[Excerpts of spatial question data]
BEGIN

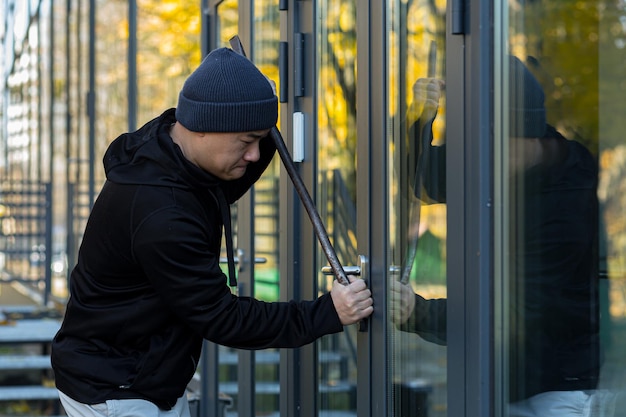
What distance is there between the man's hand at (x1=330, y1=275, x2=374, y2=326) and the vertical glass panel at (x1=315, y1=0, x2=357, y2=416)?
1.06 ft

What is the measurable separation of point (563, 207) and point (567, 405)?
0.43 m

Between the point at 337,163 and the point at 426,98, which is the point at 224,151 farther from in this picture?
the point at 337,163

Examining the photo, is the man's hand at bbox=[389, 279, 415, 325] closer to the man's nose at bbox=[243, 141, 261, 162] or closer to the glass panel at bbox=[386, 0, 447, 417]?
the glass panel at bbox=[386, 0, 447, 417]

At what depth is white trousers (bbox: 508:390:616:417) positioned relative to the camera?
7.28ft

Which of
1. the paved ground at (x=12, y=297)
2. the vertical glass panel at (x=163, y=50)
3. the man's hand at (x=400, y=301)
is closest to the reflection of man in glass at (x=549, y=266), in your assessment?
the man's hand at (x=400, y=301)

END

## DIRECTIONS:
Starting at the entry that contains "Between the point" and ending at the last entry, give those entries as a two-column CSV with the columns text and answer. Use one row per entry, put each field in quotes, and replace any line breaks with spaces.

## OUTPUT FOR THIS EXERCISE:
text,answer
"Between the point at 337,163 and the point at 426,98, which is the point at 224,151 farther from in this picture?","the point at 337,163"
"Examining the photo, is the man's hand at bbox=[389, 279, 415, 325] closer to the man's nose at bbox=[243, 141, 261, 162] or closer to the glass panel at bbox=[386, 0, 447, 417]?","the glass panel at bbox=[386, 0, 447, 417]"
"At what depth is white trousers (bbox: 508:390:616:417) positioned relative to the camera?","7.28ft"
"Which of 1. the paved ground at (x=12, y=297) 2. the vertical glass panel at (x=163, y=50) 3. the man's hand at (x=400, y=301) is closest to the reflection of man in glass at (x=549, y=266), in your assessment?","the man's hand at (x=400, y=301)"